Prostate cancer (PCa) is the second most common cancer and cause of cancer death in American men. Existing risk prediction methods have limited accuracy and reproducibility, resulting in difficulty in predicting disease severity. We demonstrate the development and external validation of an automated multimodal artificial intelligence algorithm using biparametric MRI (bpMRI) and clinical covariates for predicting biochemical recurrence (BCR) after radical prostatectomy (RP) in PCa patients. Development cohort included 80% of patients from center 1 (n = 240) who underwent prostate MRI prior to RP between January 2008 and December 2018 with a minimum of two years of follow-up after RP. Test cohort included the remaining 20% of center 1 patients (n = 71), and the external validation cohort from center 2 (n = 168). Center 2 patients included those who underwent prostate MRI and RP between January 2015 and December 2024 with a minimum of two years of follow-up. Clinical comparisons were CAPRA-S (center 1) and ISUP grade group from post-RP biopsy (center 2). Models developed were a clinical model (M0), an automated clinical model (M1), a radiomics model (M2), and a multimodal model (M3). Clinical variables (M0) included PSA, age, primary Gleason, and ISUP grade group. Automated clinical variables (M1 and M3) included PSA and age.

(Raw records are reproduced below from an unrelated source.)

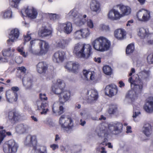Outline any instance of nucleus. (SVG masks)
<instances>
[{
	"mask_svg": "<svg viewBox=\"0 0 153 153\" xmlns=\"http://www.w3.org/2000/svg\"><path fill=\"white\" fill-rule=\"evenodd\" d=\"M123 126V124L119 122L111 123L108 125L105 124H101L99 126L98 135L100 137H104L103 141L106 143L108 141L107 138L109 134L108 130L111 133L117 134L121 132Z\"/></svg>",
	"mask_w": 153,
	"mask_h": 153,
	"instance_id": "nucleus-1",
	"label": "nucleus"
},
{
	"mask_svg": "<svg viewBox=\"0 0 153 153\" xmlns=\"http://www.w3.org/2000/svg\"><path fill=\"white\" fill-rule=\"evenodd\" d=\"M91 46L89 45L77 43L75 45L73 53L79 57L88 59L92 54Z\"/></svg>",
	"mask_w": 153,
	"mask_h": 153,
	"instance_id": "nucleus-2",
	"label": "nucleus"
},
{
	"mask_svg": "<svg viewBox=\"0 0 153 153\" xmlns=\"http://www.w3.org/2000/svg\"><path fill=\"white\" fill-rule=\"evenodd\" d=\"M37 141L36 137L30 135H28L25 141V145L33 147L32 153H47L46 147L42 146L36 147Z\"/></svg>",
	"mask_w": 153,
	"mask_h": 153,
	"instance_id": "nucleus-3",
	"label": "nucleus"
},
{
	"mask_svg": "<svg viewBox=\"0 0 153 153\" xmlns=\"http://www.w3.org/2000/svg\"><path fill=\"white\" fill-rule=\"evenodd\" d=\"M92 45L96 50L102 51L109 49L110 43L106 38L101 37L94 40L92 43Z\"/></svg>",
	"mask_w": 153,
	"mask_h": 153,
	"instance_id": "nucleus-4",
	"label": "nucleus"
},
{
	"mask_svg": "<svg viewBox=\"0 0 153 153\" xmlns=\"http://www.w3.org/2000/svg\"><path fill=\"white\" fill-rule=\"evenodd\" d=\"M39 97L40 100H38L36 101V105L37 106V110H42V111L40 112L41 114H45L48 111V108H45L48 105L47 101L48 98L46 97L45 94L40 93Z\"/></svg>",
	"mask_w": 153,
	"mask_h": 153,
	"instance_id": "nucleus-5",
	"label": "nucleus"
},
{
	"mask_svg": "<svg viewBox=\"0 0 153 153\" xmlns=\"http://www.w3.org/2000/svg\"><path fill=\"white\" fill-rule=\"evenodd\" d=\"M19 147L17 143L13 140L5 142L2 145L4 153H16Z\"/></svg>",
	"mask_w": 153,
	"mask_h": 153,
	"instance_id": "nucleus-6",
	"label": "nucleus"
},
{
	"mask_svg": "<svg viewBox=\"0 0 153 153\" xmlns=\"http://www.w3.org/2000/svg\"><path fill=\"white\" fill-rule=\"evenodd\" d=\"M59 123L62 128L68 133L71 131L73 124L71 118L65 115L60 117Z\"/></svg>",
	"mask_w": 153,
	"mask_h": 153,
	"instance_id": "nucleus-7",
	"label": "nucleus"
},
{
	"mask_svg": "<svg viewBox=\"0 0 153 153\" xmlns=\"http://www.w3.org/2000/svg\"><path fill=\"white\" fill-rule=\"evenodd\" d=\"M70 18L73 19L74 22L77 26H80L84 25L85 23V19L82 18V16L79 14L75 9L70 11L68 14Z\"/></svg>",
	"mask_w": 153,
	"mask_h": 153,
	"instance_id": "nucleus-8",
	"label": "nucleus"
},
{
	"mask_svg": "<svg viewBox=\"0 0 153 153\" xmlns=\"http://www.w3.org/2000/svg\"><path fill=\"white\" fill-rule=\"evenodd\" d=\"M137 17L139 20L147 21L150 18L149 12L144 9L140 10L137 14Z\"/></svg>",
	"mask_w": 153,
	"mask_h": 153,
	"instance_id": "nucleus-9",
	"label": "nucleus"
},
{
	"mask_svg": "<svg viewBox=\"0 0 153 153\" xmlns=\"http://www.w3.org/2000/svg\"><path fill=\"white\" fill-rule=\"evenodd\" d=\"M23 85L27 89L31 88L33 85V76L30 74L25 75L22 79Z\"/></svg>",
	"mask_w": 153,
	"mask_h": 153,
	"instance_id": "nucleus-10",
	"label": "nucleus"
},
{
	"mask_svg": "<svg viewBox=\"0 0 153 153\" xmlns=\"http://www.w3.org/2000/svg\"><path fill=\"white\" fill-rule=\"evenodd\" d=\"M65 86V83L61 80H58L55 85L52 87V91L55 94L60 95V94L63 91L62 89L64 88Z\"/></svg>",
	"mask_w": 153,
	"mask_h": 153,
	"instance_id": "nucleus-11",
	"label": "nucleus"
},
{
	"mask_svg": "<svg viewBox=\"0 0 153 153\" xmlns=\"http://www.w3.org/2000/svg\"><path fill=\"white\" fill-rule=\"evenodd\" d=\"M19 35V30L15 28L12 30L9 34V39L7 40V43L9 45H11L10 42H13L16 41L18 39Z\"/></svg>",
	"mask_w": 153,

Radiomics features (M2 and M3) were extracted from bpMRI using a lesion detection algorithm. Accuracy, sensitivity, specificity, and AUC were calculated, and log-rank tests compared BCR-free survival to assess the models ability to discriminate relative to clinical standards. Intermediate-risk groups were also assessed. The multimodal model (M3) had the highest AUC across test sets (combined: 0.71; center 1: 0.70; center 2: 0.75) and was the only model to significantly differentiate BCR-free survival outcomes in intermediate-risk groups across both centers (p < 0.05). This automated multimodal model leveraging radiomics and clinical covariates can predict BCR after RP, approaches clinical gold standards, and may enhance imaging-based prognostication following further validation.